Although it implies a certain freedom to chose whether transactions are transmitted to the app, it raises more questions.
Thus, the GovCoin is specializing in platforms that utilise alternatives to cash, such as Bitcoin. Does it mean that the government is considering the possibility to create a benefits currency in the manner of Bitcoin that could only be received and spent through the app?
While unveiling a potential of technology in the benefits space is certainly promising, the project run by DWP is rather questionable and looks more like an attempt of the state to keep track of people’s spending while they are on benefits to control claimant’s misspending.
Community is outraged
The initiative was already found to be unacceptable. The following are the reactions on social media:
“This is a violation of our human rights”
“The very little is stopping the government from creating algorithms to monitor ALL spending.”
“This is repulsive on every level. Presumably people can only shop in certain places that adopted the payment system. Will we be forced to walk across the town looking for one and then struggle home with my shopping?”
There are many spheres that could be revolutionized with the help of blockchain technology. Keeping track of state spending, e-voting, bringing more transparency to tax system are only a few of potential applications of technology.

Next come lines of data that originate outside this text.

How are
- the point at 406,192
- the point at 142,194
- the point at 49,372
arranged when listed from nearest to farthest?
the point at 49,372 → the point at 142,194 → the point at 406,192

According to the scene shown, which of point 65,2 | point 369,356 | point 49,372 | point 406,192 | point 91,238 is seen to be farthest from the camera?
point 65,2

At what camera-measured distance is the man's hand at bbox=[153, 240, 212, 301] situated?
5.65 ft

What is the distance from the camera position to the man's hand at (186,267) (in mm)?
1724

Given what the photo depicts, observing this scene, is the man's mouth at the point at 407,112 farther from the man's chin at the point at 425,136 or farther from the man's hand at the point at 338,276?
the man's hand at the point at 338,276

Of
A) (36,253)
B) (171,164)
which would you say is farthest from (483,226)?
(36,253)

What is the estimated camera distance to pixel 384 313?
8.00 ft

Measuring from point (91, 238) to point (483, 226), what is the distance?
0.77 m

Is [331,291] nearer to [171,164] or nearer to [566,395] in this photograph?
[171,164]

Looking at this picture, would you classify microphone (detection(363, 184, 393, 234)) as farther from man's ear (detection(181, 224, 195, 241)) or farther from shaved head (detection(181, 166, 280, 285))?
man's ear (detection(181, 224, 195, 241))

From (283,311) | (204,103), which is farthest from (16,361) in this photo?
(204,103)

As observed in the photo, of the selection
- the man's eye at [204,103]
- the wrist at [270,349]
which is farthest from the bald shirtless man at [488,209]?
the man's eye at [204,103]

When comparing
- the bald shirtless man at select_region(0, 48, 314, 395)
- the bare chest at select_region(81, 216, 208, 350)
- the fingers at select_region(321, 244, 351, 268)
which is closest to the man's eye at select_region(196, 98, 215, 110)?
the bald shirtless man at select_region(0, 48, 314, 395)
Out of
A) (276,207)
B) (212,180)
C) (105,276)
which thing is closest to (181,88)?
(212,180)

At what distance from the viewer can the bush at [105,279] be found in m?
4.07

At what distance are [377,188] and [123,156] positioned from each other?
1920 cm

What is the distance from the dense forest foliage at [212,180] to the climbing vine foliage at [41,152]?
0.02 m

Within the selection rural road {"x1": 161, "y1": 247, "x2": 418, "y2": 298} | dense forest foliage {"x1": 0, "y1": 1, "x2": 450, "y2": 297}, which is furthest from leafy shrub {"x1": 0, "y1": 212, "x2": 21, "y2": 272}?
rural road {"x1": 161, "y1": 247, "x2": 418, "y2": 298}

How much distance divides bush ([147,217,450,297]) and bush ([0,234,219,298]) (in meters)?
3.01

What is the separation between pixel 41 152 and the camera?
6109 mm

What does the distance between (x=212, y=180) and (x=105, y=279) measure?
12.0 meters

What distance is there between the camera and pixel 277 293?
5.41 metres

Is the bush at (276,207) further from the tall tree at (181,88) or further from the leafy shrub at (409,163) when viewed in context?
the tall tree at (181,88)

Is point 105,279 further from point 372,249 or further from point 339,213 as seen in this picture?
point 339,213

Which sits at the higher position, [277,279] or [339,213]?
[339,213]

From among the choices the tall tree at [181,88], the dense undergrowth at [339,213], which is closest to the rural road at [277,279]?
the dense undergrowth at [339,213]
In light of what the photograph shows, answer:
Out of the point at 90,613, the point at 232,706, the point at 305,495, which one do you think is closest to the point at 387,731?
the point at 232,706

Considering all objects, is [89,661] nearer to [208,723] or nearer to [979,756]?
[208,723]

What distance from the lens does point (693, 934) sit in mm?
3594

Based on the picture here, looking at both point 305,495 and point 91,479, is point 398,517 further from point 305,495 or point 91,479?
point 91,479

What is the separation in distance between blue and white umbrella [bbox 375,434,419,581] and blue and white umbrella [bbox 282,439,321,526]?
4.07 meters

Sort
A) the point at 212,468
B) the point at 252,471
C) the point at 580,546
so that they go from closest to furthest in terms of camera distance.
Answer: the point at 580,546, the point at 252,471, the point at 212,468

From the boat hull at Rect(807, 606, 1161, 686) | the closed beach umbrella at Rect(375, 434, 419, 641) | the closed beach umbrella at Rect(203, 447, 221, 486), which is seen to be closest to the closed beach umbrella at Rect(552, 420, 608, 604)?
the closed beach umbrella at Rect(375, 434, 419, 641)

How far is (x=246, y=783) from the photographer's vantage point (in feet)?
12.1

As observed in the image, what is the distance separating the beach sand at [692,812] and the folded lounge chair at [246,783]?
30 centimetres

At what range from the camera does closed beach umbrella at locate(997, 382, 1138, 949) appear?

However, the attempt to use blockchain to monitor and manage social benefits is questionable from the point of view of safety, and ethics.
Certainly, alcohol, gambling and tobacco aren't in line with what benefits are designed to support, but doesn't it look like a government is attempting to take a full control of citizen's lives by snooping on how people are spending their hard won welfare benefits?
Blockchain and digital currencies are gaining in popularity demonstrating that they can remove the need for notaries and banks in a thriving economy and therefore reduce spending, but in the wrong hands, technology can be terribly misused.
Application of blockchain remains on the state agenda. On 19 July, The Economic Affairs Committee has called for a special meeting to explore a range of issues related to the use of distributed ledger technology, including the possibility of creating a central bank digital currency, regulation matters and the use of blockchain for collection of taxes and paying benefits.